### INSTRUCTIONS:
• 1. In the Pennsylvania workers' compensation overview, rewrite the paragraph beginning "As soon as your employer receives your report" as a short bulleted list that keeps its main facts.
• 2. Please resume the Pennsylvania workers' compensation overview, starting right after its last sentence.
==== EXCERPTED PASSAGE
Developing an occupational injury or illness can be devastating, both health-wise and financially. While there may be help for the latter, it means facing the intimidating aspects of pursuing a workers’ compensation claim. Understanding the law can be confusing and you may even face pushback from your employer.
Thankfully, understanding how a workers’ compensation claim works in Pennsylvania can make the task more manageable. Here is a general overview of the claims process.
Employer notice of workers’ compensation information
Your employer must follow the law in posting form LIBC-500. This document tells you about the contact information of the workers’ compensation insurance provider, internal contact person or third-party administrator.
Reporting your injury
When you get an injury, you should tell your employer within 21 days if you wish to receive full compensation. The ultimate deadline is within 120 days of getting injured or gaining knowledge of an occupational disease.
As soon as your employer receives your report, it must notify its insurer or the person in charge of managing a self-insured compensation program. Your employer must also notify the Bureau of Workers’ Compensation about any injuries that result in disability lasting more than a shift or workday within seven days.
========
==== DATA TO EXAMINE
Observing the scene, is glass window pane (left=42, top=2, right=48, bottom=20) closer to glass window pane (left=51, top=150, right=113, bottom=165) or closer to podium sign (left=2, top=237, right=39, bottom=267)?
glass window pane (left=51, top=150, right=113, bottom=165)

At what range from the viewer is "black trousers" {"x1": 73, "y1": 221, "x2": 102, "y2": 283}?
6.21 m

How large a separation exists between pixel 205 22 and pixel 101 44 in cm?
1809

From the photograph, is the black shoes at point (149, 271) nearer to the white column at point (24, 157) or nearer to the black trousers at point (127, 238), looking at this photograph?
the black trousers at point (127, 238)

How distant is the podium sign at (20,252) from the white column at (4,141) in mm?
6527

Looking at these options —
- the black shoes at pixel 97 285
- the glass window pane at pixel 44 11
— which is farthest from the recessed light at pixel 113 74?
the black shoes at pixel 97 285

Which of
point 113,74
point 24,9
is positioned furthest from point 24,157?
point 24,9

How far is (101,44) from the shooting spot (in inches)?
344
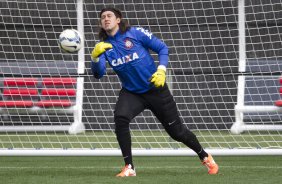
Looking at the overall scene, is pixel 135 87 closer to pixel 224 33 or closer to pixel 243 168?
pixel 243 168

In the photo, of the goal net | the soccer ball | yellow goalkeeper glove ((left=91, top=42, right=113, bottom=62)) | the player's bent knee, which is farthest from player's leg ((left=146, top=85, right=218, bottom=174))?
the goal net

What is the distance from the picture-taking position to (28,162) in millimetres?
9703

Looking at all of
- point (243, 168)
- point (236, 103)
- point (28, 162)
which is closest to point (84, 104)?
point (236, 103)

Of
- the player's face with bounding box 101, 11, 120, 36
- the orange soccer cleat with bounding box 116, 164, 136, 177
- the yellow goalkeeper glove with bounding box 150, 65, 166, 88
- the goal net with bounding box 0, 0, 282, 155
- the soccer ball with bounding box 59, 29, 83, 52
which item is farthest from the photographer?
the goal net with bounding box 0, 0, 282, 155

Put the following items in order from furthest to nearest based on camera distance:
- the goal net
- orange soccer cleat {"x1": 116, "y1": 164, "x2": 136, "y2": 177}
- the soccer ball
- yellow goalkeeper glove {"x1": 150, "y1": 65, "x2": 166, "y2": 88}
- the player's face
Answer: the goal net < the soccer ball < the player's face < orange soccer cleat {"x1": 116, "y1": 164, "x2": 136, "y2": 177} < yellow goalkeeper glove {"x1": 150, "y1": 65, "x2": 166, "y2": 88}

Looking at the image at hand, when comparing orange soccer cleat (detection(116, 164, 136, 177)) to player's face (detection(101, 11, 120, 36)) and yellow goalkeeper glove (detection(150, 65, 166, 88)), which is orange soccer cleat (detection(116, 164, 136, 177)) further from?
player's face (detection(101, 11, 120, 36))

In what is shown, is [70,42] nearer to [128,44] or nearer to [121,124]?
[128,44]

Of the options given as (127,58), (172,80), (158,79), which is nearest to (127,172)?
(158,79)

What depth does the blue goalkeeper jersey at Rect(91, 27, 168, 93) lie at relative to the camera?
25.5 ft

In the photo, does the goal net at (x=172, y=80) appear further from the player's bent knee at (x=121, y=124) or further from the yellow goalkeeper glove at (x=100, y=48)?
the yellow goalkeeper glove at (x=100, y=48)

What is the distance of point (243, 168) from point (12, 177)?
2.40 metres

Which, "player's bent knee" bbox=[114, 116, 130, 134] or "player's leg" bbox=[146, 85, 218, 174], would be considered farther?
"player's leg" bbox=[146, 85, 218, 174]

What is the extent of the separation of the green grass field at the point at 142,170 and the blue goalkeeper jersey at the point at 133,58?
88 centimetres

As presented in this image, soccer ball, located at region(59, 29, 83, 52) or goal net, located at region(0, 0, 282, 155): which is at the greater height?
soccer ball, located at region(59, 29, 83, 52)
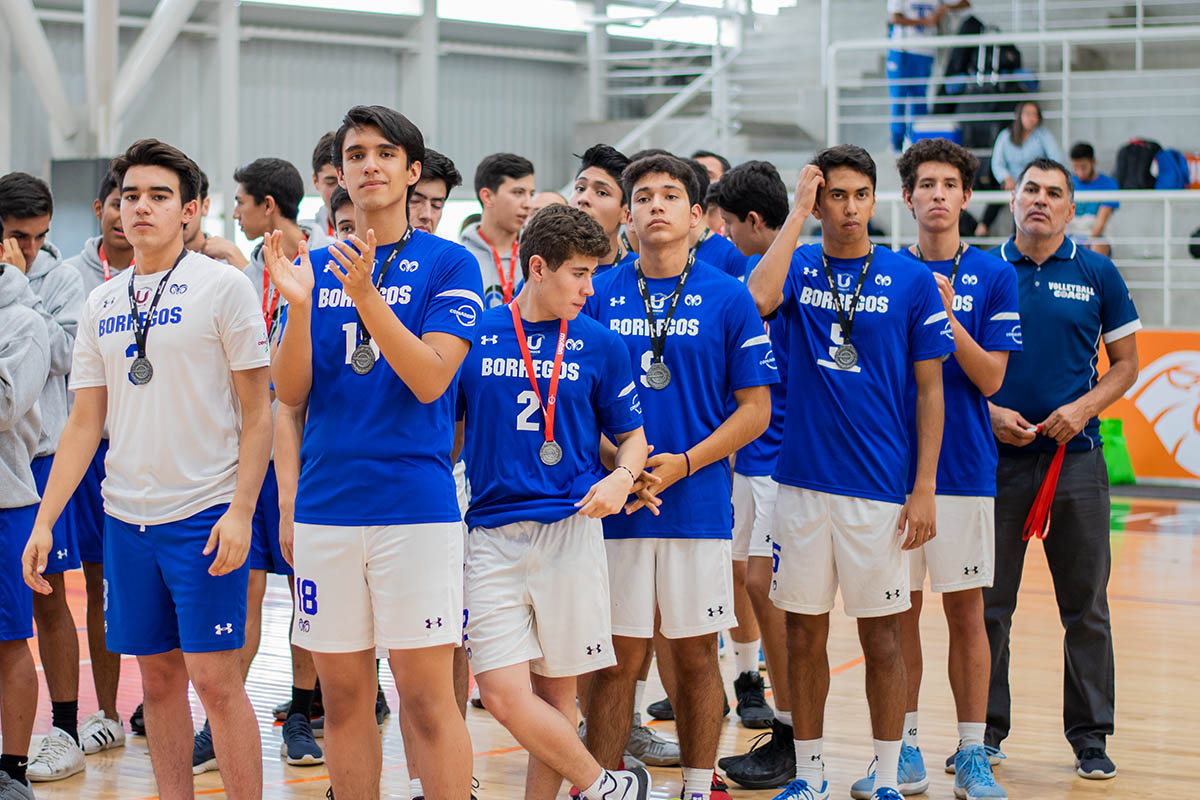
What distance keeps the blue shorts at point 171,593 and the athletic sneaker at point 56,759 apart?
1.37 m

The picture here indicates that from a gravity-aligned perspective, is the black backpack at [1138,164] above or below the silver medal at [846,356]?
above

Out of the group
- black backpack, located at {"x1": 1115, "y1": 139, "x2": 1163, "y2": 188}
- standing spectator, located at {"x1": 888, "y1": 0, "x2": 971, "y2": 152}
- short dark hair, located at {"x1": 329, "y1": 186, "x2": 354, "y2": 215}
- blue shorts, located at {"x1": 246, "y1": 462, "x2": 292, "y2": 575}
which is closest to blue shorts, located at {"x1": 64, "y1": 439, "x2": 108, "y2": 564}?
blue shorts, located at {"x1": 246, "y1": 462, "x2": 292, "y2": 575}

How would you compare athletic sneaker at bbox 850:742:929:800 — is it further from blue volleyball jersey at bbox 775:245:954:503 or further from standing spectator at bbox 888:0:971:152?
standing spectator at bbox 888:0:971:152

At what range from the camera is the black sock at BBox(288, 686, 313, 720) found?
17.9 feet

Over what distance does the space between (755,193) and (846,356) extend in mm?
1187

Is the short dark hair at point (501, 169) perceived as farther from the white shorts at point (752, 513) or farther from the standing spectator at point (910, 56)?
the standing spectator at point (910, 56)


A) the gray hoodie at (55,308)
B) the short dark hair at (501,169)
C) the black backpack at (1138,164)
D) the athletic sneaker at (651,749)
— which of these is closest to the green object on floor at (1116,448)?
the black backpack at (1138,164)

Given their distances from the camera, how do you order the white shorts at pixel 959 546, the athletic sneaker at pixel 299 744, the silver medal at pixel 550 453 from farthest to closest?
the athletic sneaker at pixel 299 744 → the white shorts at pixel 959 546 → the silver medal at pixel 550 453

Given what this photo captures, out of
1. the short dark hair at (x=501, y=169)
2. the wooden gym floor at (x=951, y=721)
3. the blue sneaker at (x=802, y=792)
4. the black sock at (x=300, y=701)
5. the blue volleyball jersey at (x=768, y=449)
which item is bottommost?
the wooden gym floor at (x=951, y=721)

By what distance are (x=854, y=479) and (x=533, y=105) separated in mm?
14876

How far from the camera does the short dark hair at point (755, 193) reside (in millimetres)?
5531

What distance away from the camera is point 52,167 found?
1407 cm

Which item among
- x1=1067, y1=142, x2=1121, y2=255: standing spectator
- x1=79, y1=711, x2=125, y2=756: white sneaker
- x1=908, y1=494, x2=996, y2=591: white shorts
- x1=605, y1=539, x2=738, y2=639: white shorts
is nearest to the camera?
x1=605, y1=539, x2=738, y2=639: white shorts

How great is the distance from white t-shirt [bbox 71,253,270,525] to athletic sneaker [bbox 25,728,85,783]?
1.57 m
========
==== DATA TO EXAMINE
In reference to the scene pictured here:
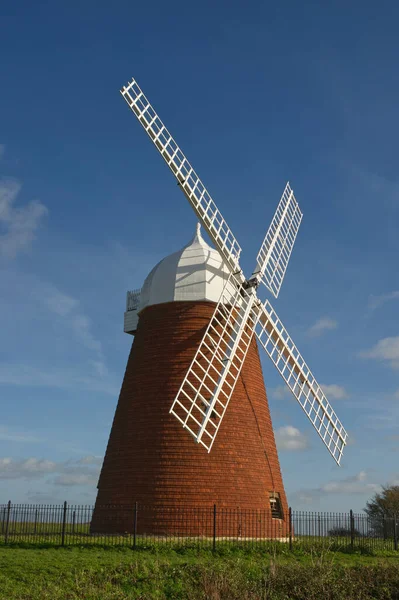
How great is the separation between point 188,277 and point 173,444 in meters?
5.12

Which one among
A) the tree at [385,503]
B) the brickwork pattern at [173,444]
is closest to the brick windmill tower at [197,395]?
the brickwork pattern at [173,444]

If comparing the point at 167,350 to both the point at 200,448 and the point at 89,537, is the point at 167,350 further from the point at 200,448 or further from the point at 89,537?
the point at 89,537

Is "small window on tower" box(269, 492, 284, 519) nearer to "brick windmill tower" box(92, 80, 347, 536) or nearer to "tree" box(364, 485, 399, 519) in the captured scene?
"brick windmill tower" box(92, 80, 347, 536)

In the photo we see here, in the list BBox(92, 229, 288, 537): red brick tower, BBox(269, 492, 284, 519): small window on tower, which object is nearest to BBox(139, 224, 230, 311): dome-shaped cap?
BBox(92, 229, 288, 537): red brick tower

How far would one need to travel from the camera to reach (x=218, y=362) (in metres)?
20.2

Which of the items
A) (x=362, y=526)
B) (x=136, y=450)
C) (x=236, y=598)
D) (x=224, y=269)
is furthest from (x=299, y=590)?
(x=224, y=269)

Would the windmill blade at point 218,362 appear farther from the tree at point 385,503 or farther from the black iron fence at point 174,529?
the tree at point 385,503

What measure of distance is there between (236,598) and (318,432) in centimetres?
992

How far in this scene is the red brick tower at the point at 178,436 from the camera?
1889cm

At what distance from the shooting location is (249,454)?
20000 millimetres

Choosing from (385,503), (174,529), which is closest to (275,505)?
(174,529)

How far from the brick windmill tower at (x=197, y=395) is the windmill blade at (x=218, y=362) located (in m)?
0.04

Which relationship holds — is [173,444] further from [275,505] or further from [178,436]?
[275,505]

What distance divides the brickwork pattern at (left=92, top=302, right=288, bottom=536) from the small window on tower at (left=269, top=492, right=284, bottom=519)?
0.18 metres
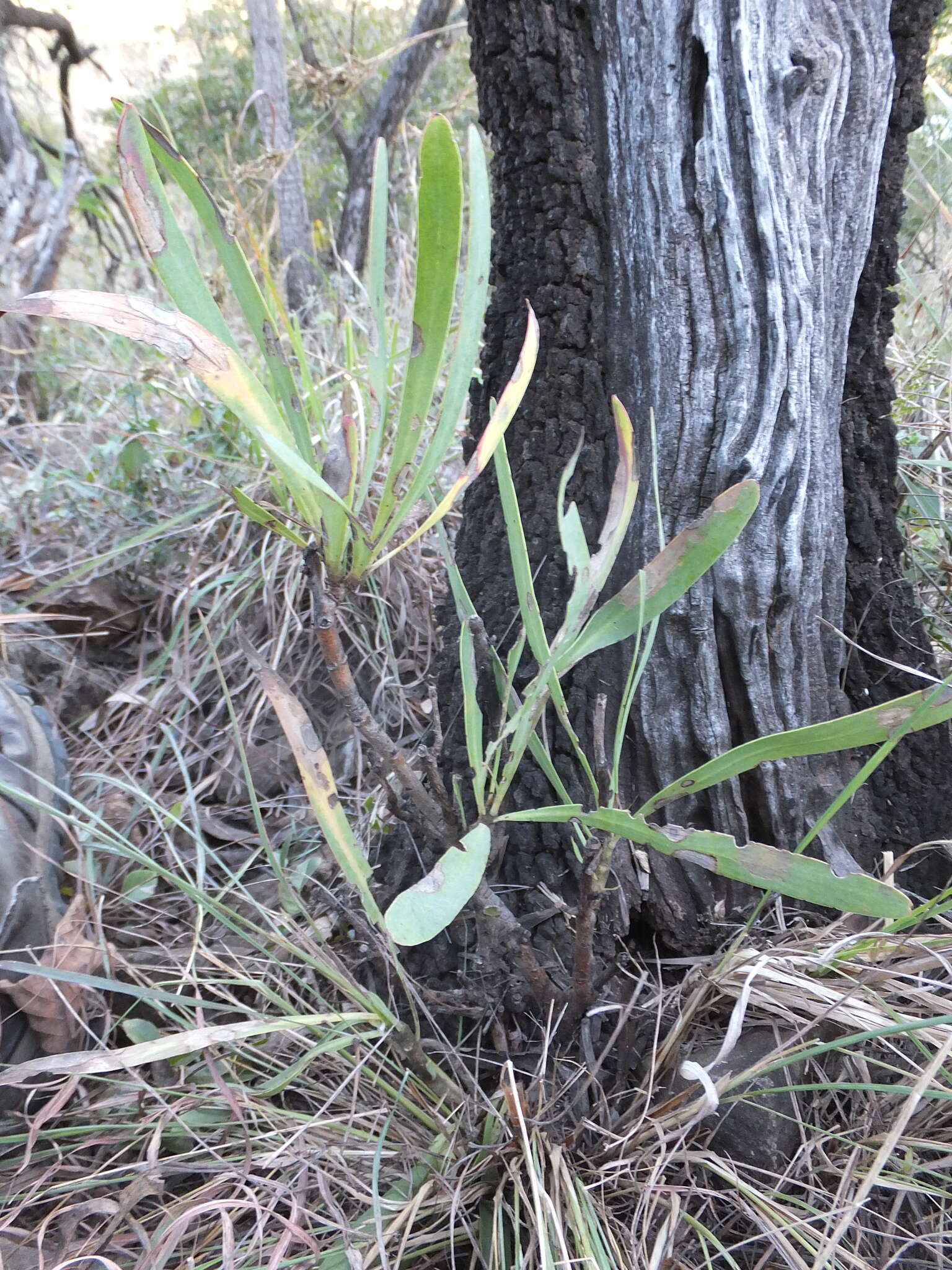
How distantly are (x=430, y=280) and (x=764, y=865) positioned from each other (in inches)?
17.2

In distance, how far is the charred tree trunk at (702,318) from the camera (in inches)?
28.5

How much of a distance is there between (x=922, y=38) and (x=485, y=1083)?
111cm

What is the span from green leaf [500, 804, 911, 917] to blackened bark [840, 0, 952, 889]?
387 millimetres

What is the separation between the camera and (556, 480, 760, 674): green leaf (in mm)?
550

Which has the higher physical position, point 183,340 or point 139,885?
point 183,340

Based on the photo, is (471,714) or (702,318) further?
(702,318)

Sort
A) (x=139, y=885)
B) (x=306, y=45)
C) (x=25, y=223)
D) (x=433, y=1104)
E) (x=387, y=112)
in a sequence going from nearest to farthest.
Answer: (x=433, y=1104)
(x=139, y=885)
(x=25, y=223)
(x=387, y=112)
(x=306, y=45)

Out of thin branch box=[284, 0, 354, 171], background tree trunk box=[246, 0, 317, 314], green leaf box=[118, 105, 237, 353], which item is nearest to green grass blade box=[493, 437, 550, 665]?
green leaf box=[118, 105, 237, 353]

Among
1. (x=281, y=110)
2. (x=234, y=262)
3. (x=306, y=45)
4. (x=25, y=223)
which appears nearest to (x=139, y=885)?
========
### ANSWERS GIVEN:
• 1.
- Once your employer receives your injury report, it must notify its insurer or whoever manages its self-insured compensation program.
- Within seven days, your employer must also notify the Bureau of Workers' Compensation of any injury that causes disability lasting more than a shift or workday.

• 2.
Notice of denial or payment
After your employer notifies the appropriate parties about your injury, there are a few things that can happen within the following 21 days. Your employer can either issue a notice of denial, payment of temporary compensation to extend the investigation or payment of compensation without further investigation.
Returning to work
When you return to your previous position, the insurance provider may send you a notice of modification or suspension. This document outlines any changes to your workers’ compensation benefits, such as a different amount or timeframe.
The last step is when the insurer files an agreement to stop payments with you. You have three years of your last received payment to file a petition to challenge the termination of compensation.